• Excerto citado
== == ==

Depois de muito tempo ausente, desta vez procurarei entrar em cena coadjuvado por algumas pessoas interessadas na dinâmica deste blogue. Uma delas é o Reinaldo Mendiate que está fazendo o seu doutoramento nos meridianos nipónicos.
Resumo-Comentário de Reinaldo Ernesto João Mendiate
Uma das obras mais influentes do Professor Paul Collier (da Universidade de Oxford) é sem dúvidas o títuto acima, cuja tradução para Português pode ficar “O Bilião de Baixo: Por que os Países Mais Pobres estão a Falhar e o que Pode Ser Feito”. A obra, de 209 páginas, foi editada pela Oxford University Press, e saíu em 2007. Dada a originalidade, profundidade, e pertinência ganhou vários prémios e recebeu excelentes comentários da crítica.
Na primeira parte da obra, Paul Collier constanta que o mundo dispõe, na actualidade, de cerca de 1 bilião de pessoas que vivem na extrema pobreza, quase todos eles em países da África sub-sahariana, América Latina e Ásia. O mais intrigante é que muitos desses países estão a ficar atrasados e, em certos casos, estão mesmo a ficar à margem, divergindo do ritmo de integração global e do desenvolvimento que o resto da humanidade tem estado a usufruir. Paul Collier menciona Haiti, Congo (RD), Afeganistão, Sudão, Guiné-Bissau, Somália, entre outros, como exemplos de Estados (e populações) que se estão a divergir do resto do mundo. É a esse 1 bilião de pessoas a que designa por “bilião de baixo”.

== == ==

• Secção de dados
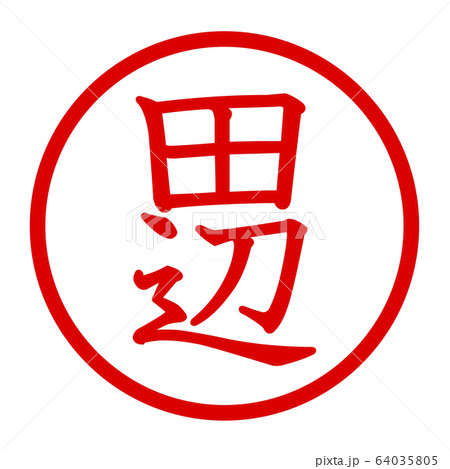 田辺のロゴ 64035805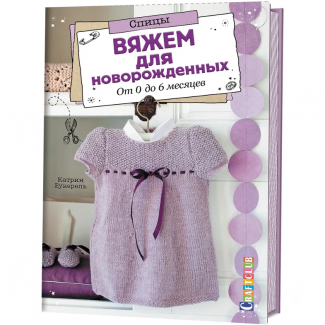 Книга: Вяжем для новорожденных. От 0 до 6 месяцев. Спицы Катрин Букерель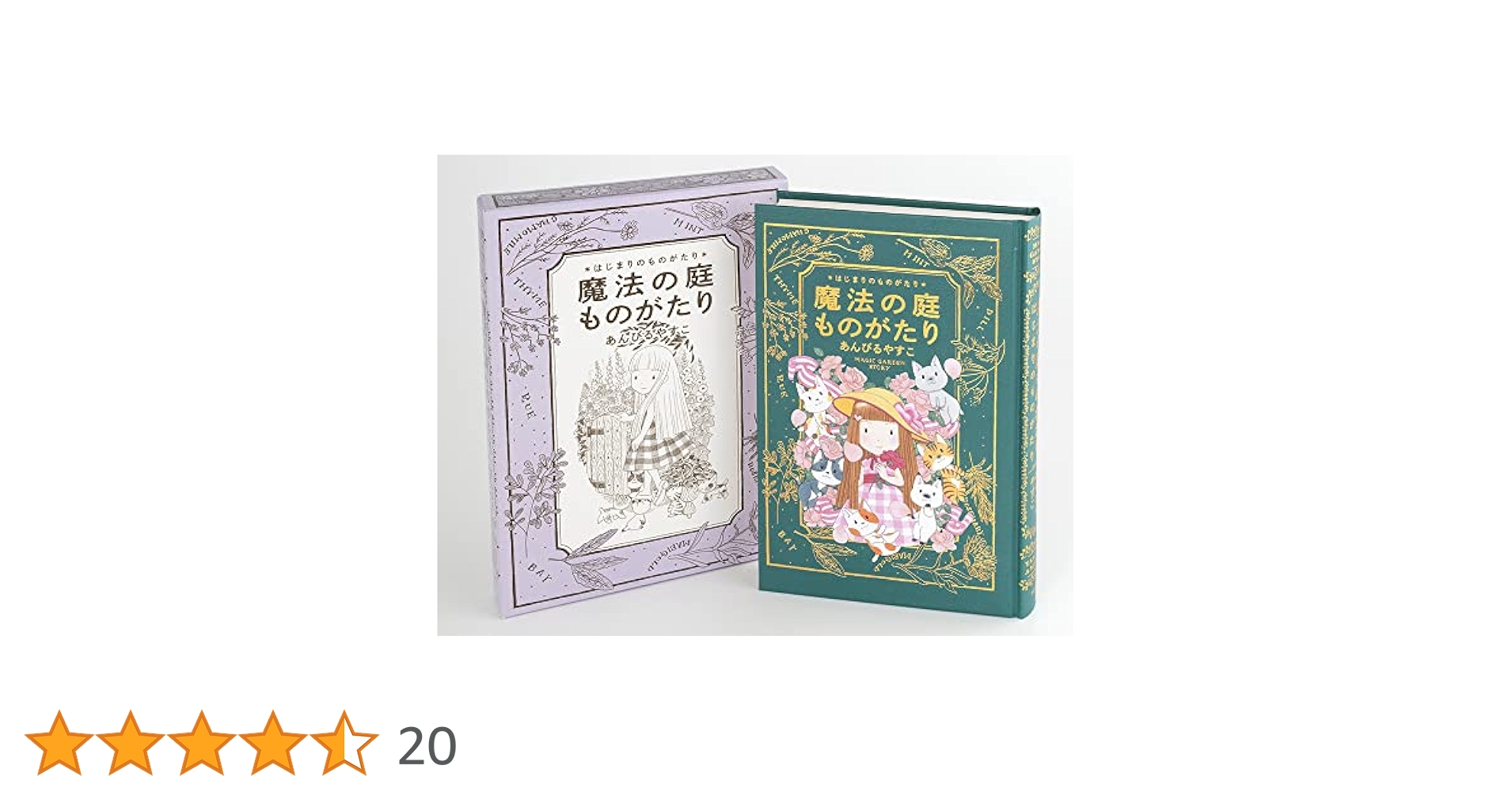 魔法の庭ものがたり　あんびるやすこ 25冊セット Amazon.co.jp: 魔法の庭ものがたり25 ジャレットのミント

== == ==

• Tarefa 1
Edite o excerto sobre o livro de Paul Collier: reproduza-o desde "Resumo-Comentário de Reinaldo" até "comentários da crítica.", inclusive, com "Professor" substituído por "economista".
• Tarefa 2
Retome o excerto sobre o livro de Paul Collier e dê-lhe continuidade a partir da última frase apresentada.

• Resposta 1
Resumo-Comentário de Reinaldo Ernesto João Mendiate
Uma das obras mais influentes do economista Paul Collier (da Universidade de Oxford) é sem dúvidas o títuto acima, cuja tradução para Português pode ficar “O Bilião de Baixo: Por que os Países Mais Pobres estão a Falhar e o que Pode Ser Feito”. A obra, de 209 páginas, foi editada pela Oxford University Press, e saíu em 2007. Dada a originalidade, profundidade, e pertinência ganhou vários prémios e recebeu excelentes comentários da crítica.

• Resposta 2
Na segunda parte do livro, Paul Collier identifica algumas “armadinhas”, que podem explicar a gênese e a manutenção dos problemas de fraco crescimento económico e desenvolvimento (nas suas várias facetas) de muitos dos países em que vivem o “bilião de baixo”. Essencialmente, são identificadas 4 grandes “armadilhas”: conflitos, recursos naturais, interioridade com má-vizinhança, e má governação em países pequenos.
A primeira “armadilha” é a de “Conflitos”. Paul Collier reconhece que os conflitos são inerentes a política, mas realça que nos países onde vive o “bilião de baixo”, eles têm formas particularmente violentas, prolongadas, muito onerosas e recorrentes. Paul Collier constanta que cerca de 73% de pessoas a que designa por “bilião de baixo” estiveram há poucos anos em regiões em guerra ou estão mesmo debaixo dela, neste momento. Assim, devido ao círculo vicioso entre as causas da “guerra civil” e da “pobreza”, Paul Collier argumenta que os países pobres têm mais propensão à conflitos civis, tanto mais que economias fracas geram Estados fracos e, por conseguinte, torna-se fácil organizar uma rebelião. À este aspecto, Paul Collier apresenta o conflito no Congo (DR) (que levou Laurent-Désiré Kabila ao poder em 1997), como tendo sido financiado por poucos milhares de dólares, pagos aos soldados que aceitavam ingressar no movimento rebelde.
Relativamente ao carácter prolongado dos conflitos nos países do “bilião de baixo”, Paul Collier encontrou uma forte e positiva correlação entre baixo PIB per capita, na fase inicial dos conflitos, e o seu carácter prolongado. Assim, muitos dos conflitos surgem associados à necessidade de obtenção e controle dos recursos do Estado ou dos recursos localizados em determinadas regiões desses Estados. Por isso, o fim das guerras civis não tem sido sinónimo de fim dos conflitos, que, em geral, permanecem latentes, elevando os riscos de novas sublevações. Paul Collier constanta que uma experiência de ter estado em conflito duplica o risco de nova sublevação nesse grupo de países.
O balanço dos conflitos nos países do “bilião de baixo” é igualmente preocupante e por isso Paul Collier diz que “conflitos civis são o reverso do desenvolvimento”. Diz ainda que, em média, os conflitos civis reduzem o crescimento económico dos envolvidos em 2.3% por cada ano em conflito. Ou seja, se a guerra civil se prolonga por uns 7 anos, o decrescimento económico do país atingirá (em média) uns 15% (sic).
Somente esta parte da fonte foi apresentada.